Festo lo interrompe, non capisce, proprio come tanta gente: “Paolo, tu vaneggi; la molta dottrina ti mette fuor di senno”. Paolo gli risponde che non vaneggia, anzi sta esprimendo concetti di verità e sobrietà che Agrippa conosce molto bene. I fatti di cui sta parlando non sono avvenuti nell’oscurità ma alla luce e sono noti a tutto il popolo. Ora Paolo parla ancora più direttamente al Re trascurando il resto dell’uditorio. Forse ha visto nei suoi occhi qualcosa. Forse il Vangelo è penetrato nel suo cuore. Forse Agrippa è vicino al regno di Dio. Forse ha percepito che Paolo sta dicendo la verità: “Credi tu ai profeti? Io so che tu ci credi” (Atti 26:27).

La risposta del re è del tutto imprevedibile: “Quasi mi persuadi a diventar Cristiano”. Tuttavia, il coraggio gli manca. È difficile rinunciare a tutto ciò che rappresenta. È difficile cambiare la sua vita. Si alza, la sua coscienza gli impone di allontanarsi, è vicino al regno di Dio, ma il suo orgoglio, la sua testardaggine lo trattengono e lo spingono a fuggire.

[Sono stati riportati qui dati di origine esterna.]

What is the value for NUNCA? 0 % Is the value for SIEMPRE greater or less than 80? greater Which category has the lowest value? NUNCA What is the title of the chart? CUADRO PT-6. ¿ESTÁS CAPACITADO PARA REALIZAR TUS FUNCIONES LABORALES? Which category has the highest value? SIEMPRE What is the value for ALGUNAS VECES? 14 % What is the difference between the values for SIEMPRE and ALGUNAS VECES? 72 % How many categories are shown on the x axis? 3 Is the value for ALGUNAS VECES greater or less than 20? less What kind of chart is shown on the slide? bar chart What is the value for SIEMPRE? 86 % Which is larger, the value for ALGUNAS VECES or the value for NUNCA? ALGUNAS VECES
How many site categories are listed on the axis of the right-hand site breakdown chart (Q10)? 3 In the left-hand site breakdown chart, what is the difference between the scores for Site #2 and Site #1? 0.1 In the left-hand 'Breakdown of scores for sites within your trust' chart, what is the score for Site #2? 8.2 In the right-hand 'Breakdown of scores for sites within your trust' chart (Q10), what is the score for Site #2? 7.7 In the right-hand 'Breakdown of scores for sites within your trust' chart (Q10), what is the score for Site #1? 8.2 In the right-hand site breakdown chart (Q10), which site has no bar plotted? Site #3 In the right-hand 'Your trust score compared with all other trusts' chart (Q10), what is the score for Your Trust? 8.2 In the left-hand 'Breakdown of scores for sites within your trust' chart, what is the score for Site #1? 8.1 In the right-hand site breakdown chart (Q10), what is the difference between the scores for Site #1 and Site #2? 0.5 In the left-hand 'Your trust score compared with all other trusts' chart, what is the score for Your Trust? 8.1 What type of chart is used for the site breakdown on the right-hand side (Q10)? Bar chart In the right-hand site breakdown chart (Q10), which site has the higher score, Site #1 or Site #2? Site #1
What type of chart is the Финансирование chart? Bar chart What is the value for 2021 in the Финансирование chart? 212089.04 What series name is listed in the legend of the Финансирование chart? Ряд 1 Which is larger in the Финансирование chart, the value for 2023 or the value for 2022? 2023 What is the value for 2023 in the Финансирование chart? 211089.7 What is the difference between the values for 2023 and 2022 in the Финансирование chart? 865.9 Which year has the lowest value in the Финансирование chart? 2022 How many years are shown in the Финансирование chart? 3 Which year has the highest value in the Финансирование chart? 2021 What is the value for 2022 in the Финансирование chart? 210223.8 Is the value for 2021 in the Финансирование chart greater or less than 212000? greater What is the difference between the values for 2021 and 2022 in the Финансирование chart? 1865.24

Che triste sarà il giorno del giudizio per quanti hanno udito e sono stati sul punto di diventare cristiani. Agrippa è il classico esempio a dimostrazione che una semplice adesione mentale non fa diventare cristiani né salva (cfr. Giacomo 2:14-24; Giovanni 12:42-43). La fede che salva è quella che ubbidisce (cfr. Romani 6:17-18; Ebrei 5:8-9).

Il riconoscimento dell’innocenza di Paolo rappresenta la condanna per il Re Agrippa. Che altra scena se il Re si fosse gettato ai piedi dell’apostolo, se avesse riconosciuto Cristo. Quanta delusione in Paolo. La stessa che tocca ogni cristiano quando, dopo essersi illuso, anche da una sola parola, che un’anima stia per vedere la luce e tornare a Cristo, viene svegliato dalla realtà nuda e cruda del rifiuto di Dio.

Voglia Dio che nessuno oggi si comporti come Agrippa: “Venite a me, voi tutti che siete affaticati e oppressi, e io vi darò riposo. Prendete su di voi il mio giogo e imparate da me, perché io sono mansueto e umile di cuore; e voi troverete riposo alle anime vostre” (Matteo 11:29).